Savoir faire d’un désastre un succès

Ford Edsel (Crédits Arend Vermazeren, licence Creative Commons)

Il faut savoir se poser une question simple : « Qu’ai-je appris de cet échec occasionnel pour tenter de le transformer en succès éclatant ? »

Par Alain Goetzmann.

Ford EdselVous ne vous en souvenez probablement pas mais en 1957, le lancement de la marque Edsel par la Ford Motor Company, constitua l’un des désastres les plus marquants de l’industrie automobile américaine. Des dizaines de millions de dollars furent engloutis et la presse et le grand public firent des gorges chaudes de cet échec.

Mais en définitive, était-ce véritablement un échec ?

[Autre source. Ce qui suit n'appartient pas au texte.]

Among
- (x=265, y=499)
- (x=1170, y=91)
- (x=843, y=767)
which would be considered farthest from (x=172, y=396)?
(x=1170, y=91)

Un échec peut être considéré comme tel uniquement si on renonce définitivement et certainement pas lorsqu’on ne rencontre tout simplement pas le succès. Or Ford ne renonça pas, bien au contraire. Poursuivant son programme de recherches dans la même direction, les ingénieurs de Ford accumulèrent des connaissances technologiques qu’ils ne possédaient pas auparavant et finirent par accoucher de l’un des plus grands succès de l’histoire automobile, tant sur le plan commercial que financier, la Ford « Mustang ». Et, dérivée de la Mustang, il y eut ensuite la Taurus, qui pendant de nombreuses années fut numéro 1 des ventes sur le marché américain.

La leçon de cette histoire est que, lorsqu’on fait une erreur, et cela arrive régulièrement à chacun de nous, il faut se poser une question simple : « Qu’ai-je appris de cet échec occasionnel pour tenter de le transformer en succès éclatant ? ». Chacun le sait, le chemin vers les montagnes les plus élevées passe par le fond des vallées. Nous n’atteignons jamais notre plein potentiel si nous n’essayons rien ou ne tentons rien.

Quand l’adversité se dresse face à vous, considérez votre courbe d’expérience. C’est ce que Ford fit. C’est pourquoi le désastre de l’Edsel est devenu le succès de la Mustang et de la Taurus.